___ Text block

But despite all that, I recognized VMware as what it was, the first real and biggest player in server virtualization. It was the company that made this technology work in the enterprise. Its product is awesome and it continues to be the market leader (with a degraded market share over the years) – just like Microsoft is the market leader in PC operating systems. Of course, we don’t talk about that too much anymore either.

A Heated History

As a tech enthusiast in the enterprise space, was there anything more entertaining than the VMware versus Hyper-V feuds? I left the room black and blue after my first ever presentation on Hyper-V … to a room full of VMware fanboys. Microsoft and VMware dueled over blog posts on topics such as patching, security, disk footprints, performance, pricing, and more. At every Microsoft TechEd, there was always a day 1 session on how Microsoft beat VMware feature versus feature. I got in on some of that action, talking about some of the “chocolate teapot” features of vSphere that fanboys had fetishes for.
Quite honestly, there was a lot of dislike at the core of this battle. I noticed after a little while that I was getting a lot of negative responses/mentions from VMware employees on Twitter. I found it hilarious that a little ole’ blogger such as myself could rile up a corporation like that. And then I found out from a Dell employee who was working in VMware that the virtualization giant’s marketing group had formed a team to attack me. Hilarious!
 

For VMware this serious. It is a one-trick pony. VMware wants to be the server abstraction for server hardware in the data center. It has no other play. They realized, much like Rackspace, that it is not big enough to compete with Microsoft or Amazon in the public cloud. (Rackspace retreated to hosted private cloud).
Microsoft’s investment in Hyper-V was more strategic. There was no “Hyper-V licensing”. There was only Windows Server licensing. Hyper-V was a plan to keep Windows Server relevant as a data center platform but in the background, was being developed to eventually replace “Red Dog” as the hypervisor of Microsoft Azure.

Changing Worlds

When is the last time you heard anyone getting riled up about the vSphere versus Hyper-V debate? When was the last one of those debates that you heard? In my experience, customers have settled into a pattern and the debate has moved on. Today what I hear is:

  • On-premises virtualization versus public/private cloud
  • Azure versus AWS

Unfortunately, the Azure versus AWS debate is usually quiet and calm. I miss the entertainment and “wind-up” factor of the past. Enterprises have moved past the old arguments. There’s a very good chance that the Fortune 1000’s that VMware claimed to be in are using both hypervisors and more. Those enterprises don’t care anymore; the hypervisor is a means to get things done. Flashing lights and doo-dads aren’t important. Service up-time, agility, cost management, storage (costs), and intelligence are what matter. And for that, we need something different. We need the public cloud.

______
___ Records supplied

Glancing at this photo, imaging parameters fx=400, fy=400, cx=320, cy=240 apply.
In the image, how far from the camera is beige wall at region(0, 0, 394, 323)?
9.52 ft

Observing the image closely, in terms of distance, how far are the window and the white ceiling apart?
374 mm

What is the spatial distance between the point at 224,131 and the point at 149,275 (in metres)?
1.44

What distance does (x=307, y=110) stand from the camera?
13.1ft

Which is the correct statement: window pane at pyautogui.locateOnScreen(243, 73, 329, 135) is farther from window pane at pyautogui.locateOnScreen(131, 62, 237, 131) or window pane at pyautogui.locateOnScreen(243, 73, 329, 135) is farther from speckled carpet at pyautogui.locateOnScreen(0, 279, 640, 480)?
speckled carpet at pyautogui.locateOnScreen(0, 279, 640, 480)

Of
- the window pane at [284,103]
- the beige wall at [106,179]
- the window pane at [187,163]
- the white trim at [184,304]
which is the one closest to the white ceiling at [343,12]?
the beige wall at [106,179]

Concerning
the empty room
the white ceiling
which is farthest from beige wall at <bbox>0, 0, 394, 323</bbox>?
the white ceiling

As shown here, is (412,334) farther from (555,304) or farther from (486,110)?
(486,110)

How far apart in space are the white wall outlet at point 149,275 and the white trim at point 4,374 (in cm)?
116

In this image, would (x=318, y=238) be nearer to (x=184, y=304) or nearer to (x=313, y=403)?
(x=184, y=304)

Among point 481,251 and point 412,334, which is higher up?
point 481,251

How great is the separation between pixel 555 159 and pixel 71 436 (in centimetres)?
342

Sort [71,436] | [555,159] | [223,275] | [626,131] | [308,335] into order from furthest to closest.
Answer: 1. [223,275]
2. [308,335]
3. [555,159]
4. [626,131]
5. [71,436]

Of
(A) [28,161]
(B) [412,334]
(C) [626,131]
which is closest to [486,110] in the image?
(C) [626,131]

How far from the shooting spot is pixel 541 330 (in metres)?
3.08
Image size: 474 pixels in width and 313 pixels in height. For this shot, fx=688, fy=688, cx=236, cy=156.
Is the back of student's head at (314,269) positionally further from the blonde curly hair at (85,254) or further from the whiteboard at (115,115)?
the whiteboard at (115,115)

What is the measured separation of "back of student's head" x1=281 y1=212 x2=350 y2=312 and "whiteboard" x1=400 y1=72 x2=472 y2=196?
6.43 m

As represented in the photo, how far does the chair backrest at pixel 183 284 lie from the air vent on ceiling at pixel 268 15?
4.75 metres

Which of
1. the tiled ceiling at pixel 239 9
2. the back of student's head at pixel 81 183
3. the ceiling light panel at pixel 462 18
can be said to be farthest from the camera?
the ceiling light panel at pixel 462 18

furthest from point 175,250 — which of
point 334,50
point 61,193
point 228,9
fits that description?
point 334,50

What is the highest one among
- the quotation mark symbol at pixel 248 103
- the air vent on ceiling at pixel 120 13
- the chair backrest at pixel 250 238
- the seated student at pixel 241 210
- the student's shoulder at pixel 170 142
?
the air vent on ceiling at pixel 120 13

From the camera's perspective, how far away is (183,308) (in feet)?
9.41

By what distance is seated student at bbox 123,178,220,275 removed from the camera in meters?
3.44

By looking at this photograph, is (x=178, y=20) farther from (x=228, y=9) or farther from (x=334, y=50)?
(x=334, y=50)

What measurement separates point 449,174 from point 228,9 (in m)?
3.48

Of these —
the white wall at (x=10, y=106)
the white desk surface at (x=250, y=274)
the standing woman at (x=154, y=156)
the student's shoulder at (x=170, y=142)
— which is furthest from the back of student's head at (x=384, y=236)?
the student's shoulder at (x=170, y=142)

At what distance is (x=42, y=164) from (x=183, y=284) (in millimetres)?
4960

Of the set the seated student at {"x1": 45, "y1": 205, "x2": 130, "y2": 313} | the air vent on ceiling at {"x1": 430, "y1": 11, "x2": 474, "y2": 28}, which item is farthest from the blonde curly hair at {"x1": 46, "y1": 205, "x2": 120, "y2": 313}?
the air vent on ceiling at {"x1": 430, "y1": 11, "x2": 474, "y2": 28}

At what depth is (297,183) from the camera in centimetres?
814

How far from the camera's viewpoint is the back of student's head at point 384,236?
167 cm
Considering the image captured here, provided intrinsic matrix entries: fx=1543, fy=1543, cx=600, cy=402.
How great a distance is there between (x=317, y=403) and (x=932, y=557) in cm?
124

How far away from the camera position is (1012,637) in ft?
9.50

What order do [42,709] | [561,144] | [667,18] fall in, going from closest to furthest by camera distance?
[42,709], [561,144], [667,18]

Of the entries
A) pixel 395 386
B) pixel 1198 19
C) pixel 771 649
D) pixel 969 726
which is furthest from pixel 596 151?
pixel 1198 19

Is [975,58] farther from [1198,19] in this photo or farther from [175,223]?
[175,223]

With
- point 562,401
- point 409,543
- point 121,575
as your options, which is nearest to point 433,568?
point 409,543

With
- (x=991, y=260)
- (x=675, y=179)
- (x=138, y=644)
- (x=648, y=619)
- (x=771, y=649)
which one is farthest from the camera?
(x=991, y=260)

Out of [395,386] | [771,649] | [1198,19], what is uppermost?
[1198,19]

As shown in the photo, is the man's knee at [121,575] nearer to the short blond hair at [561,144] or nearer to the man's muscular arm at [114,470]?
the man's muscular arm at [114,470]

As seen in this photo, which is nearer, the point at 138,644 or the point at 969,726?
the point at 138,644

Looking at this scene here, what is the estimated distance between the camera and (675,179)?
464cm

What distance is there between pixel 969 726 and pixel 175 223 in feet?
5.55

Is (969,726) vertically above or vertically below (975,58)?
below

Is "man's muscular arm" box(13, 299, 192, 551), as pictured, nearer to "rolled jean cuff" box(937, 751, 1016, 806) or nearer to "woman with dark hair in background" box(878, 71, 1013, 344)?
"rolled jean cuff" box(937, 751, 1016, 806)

______

» What to work on:
In the text about VMware and Hyper-V, what was Hyper-V being developed to eventually replace as the hypervisor of Microsoft Azure? Answer using only the text about VMware and Hyper-V.

» Reply to the exercise:
"Red Dog"